DoclingServeConverter
DoclingServeConverter converts PDF, DOCX, HTML, and other document formats to Haystack Documents by calling a DoclingServe HTTP server. Unlike the local DoclingConverter, this component has no heavy ML dependencies — all document parsing happens on the remote server.
| Most common position in a pipeline | Before PreProcessors, or right at the beginning of an indexing pipeline |
| Mandatory run variables | sources: A list of file paths, URLs, or ByteStream objects |
| Output variables | documents: A list of documents |
| API reference | Docling Serve |
| GitHub link | https://github.com/deepset-ai/haystack-core-integrations/tree/main/integrations/docling_serve |
| Package name | docling-serve-haystack |
Overview
The DoclingServeConverter takes a list of file paths, URLs, or ByteStream objects and sends them to a running DoclingServe instance for parsing. Local files and ByteStream objects are uploaded to the /v1/convert/file endpoint; URL strings are sent to /v1/convert/source.
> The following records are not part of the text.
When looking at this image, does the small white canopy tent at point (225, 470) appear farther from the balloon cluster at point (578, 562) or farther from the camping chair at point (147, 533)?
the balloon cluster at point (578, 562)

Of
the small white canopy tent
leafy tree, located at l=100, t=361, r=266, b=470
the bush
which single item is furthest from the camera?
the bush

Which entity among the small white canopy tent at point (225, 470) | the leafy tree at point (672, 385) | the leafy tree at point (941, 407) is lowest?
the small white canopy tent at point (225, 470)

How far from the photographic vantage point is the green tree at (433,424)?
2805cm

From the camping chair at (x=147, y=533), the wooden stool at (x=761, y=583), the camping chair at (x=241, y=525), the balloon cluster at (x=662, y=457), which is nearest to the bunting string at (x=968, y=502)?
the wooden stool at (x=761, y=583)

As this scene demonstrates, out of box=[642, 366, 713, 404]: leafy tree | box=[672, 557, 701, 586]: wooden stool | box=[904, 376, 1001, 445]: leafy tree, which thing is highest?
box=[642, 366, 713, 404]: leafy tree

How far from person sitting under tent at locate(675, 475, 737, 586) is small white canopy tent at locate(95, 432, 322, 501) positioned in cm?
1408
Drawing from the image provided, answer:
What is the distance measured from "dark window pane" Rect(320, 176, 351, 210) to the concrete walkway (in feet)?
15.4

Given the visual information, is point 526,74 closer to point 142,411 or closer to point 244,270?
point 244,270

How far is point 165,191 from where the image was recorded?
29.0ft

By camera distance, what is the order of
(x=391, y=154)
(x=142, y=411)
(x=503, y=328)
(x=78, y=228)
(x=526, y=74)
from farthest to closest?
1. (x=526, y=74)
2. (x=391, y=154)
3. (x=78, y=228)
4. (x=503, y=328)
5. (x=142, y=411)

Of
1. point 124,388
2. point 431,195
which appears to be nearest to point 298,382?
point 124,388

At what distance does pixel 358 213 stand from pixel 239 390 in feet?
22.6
The component supports three export modes, controlled by the export_type parameter:
ExportType.MARKDOWN(default): Returns the document content as a Markdown string. Use this mode when you want well-structured text output with formatting preserved.ExportType.TEXT: Returns plain text extracted from the document. Use this mode when you need clean, unformatted text.ExportType.JSON: Returns the full Docling document representation as a JSON string. Use this mode when you need access to the complete structured representation.
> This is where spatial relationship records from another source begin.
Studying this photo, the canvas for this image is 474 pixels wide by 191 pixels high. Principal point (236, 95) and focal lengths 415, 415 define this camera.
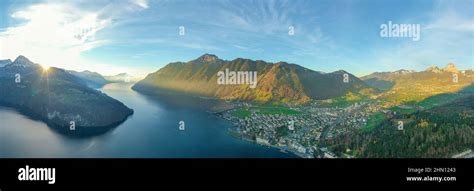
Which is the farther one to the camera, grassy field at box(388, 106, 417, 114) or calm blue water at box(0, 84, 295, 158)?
grassy field at box(388, 106, 417, 114)

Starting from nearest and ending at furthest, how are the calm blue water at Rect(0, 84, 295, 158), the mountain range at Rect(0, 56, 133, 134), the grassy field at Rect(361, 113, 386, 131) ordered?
the calm blue water at Rect(0, 84, 295, 158)
the grassy field at Rect(361, 113, 386, 131)
the mountain range at Rect(0, 56, 133, 134)

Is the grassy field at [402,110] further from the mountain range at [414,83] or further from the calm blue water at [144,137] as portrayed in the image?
the calm blue water at [144,137]

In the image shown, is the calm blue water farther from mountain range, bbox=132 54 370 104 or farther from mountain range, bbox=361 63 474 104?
mountain range, bbox=361 63 474 104

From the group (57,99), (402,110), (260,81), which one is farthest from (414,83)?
(57,99)

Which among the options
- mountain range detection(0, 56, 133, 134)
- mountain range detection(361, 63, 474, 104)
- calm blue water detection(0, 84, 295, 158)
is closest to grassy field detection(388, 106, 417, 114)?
mountain range detection(361, 63, 474, 104)
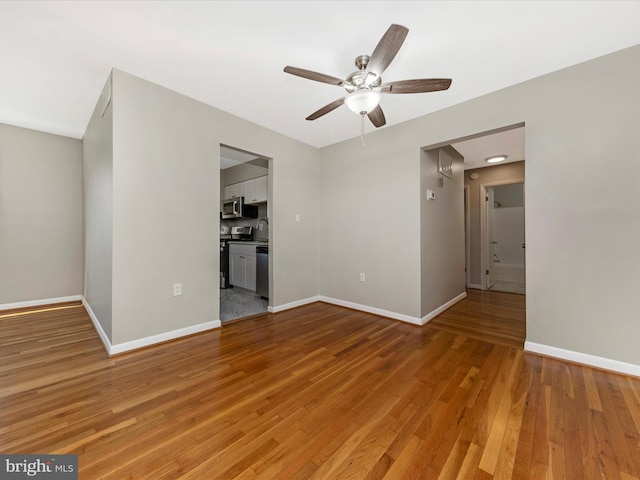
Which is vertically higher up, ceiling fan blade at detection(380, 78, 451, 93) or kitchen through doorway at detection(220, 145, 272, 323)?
ceiling fan blade at detection(380, 78, 451, 93)

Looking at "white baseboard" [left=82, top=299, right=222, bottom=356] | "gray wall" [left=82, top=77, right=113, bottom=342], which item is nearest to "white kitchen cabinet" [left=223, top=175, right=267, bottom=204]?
"gray wall" [left=82, top=77, right=113, bottom=342]

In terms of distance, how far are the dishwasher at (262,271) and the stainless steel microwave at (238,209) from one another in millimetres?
1302

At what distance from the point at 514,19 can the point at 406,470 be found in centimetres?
278

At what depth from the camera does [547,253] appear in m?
2.35

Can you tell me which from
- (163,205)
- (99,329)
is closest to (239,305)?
(99,329)

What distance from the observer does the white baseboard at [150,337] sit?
7.63 feet

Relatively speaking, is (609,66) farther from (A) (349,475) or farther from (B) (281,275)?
(B) (281,275)

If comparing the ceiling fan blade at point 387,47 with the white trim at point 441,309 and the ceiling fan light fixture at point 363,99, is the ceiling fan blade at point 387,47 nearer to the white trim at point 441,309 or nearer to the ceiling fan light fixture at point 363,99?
the ceiling fan light fixture at point 363,99

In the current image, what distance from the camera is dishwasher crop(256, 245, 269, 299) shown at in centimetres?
426

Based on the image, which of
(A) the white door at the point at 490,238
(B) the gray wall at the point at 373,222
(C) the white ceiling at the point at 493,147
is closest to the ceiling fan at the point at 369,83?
(B) the gray wall at the point at 373,222

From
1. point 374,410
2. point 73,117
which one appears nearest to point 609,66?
point 374,410

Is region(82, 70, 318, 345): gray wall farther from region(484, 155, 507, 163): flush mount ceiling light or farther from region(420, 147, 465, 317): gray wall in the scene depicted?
region(484, 155, 507, 163): flush mount ceiling light

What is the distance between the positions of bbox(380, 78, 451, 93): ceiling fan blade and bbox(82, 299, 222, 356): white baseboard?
9.55ft

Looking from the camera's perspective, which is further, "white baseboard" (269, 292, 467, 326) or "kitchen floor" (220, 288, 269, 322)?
"kitchen floor" (220, 288, 269, 322)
Each source produces one Document in the output. Sources that fail to convert are skipped with a warning logged.
You can pass additional conversion options to the DoclingServe API via the convert_options parameter (for example, {"do_ocr": True, "ocr_engine": "tesseract"}). If the DoclingServe instance requires authentication, pass the API key via the api_key parameter or set the DOCLING_SERVE_API_KEY environment variable.
The component supports both synchronous (run) and asynchronous (run_async) execution.
Usage
Install the Docling Serve integration:
Start a DoclingServe instance locally (requires Docker):
On its own
from haystack_integrations.components.converters.docling_serve import (
DoclingServeConverter,
)
# Default: Markdown output
converter = DoclingServeConverter(base_url="http://localhost:5001")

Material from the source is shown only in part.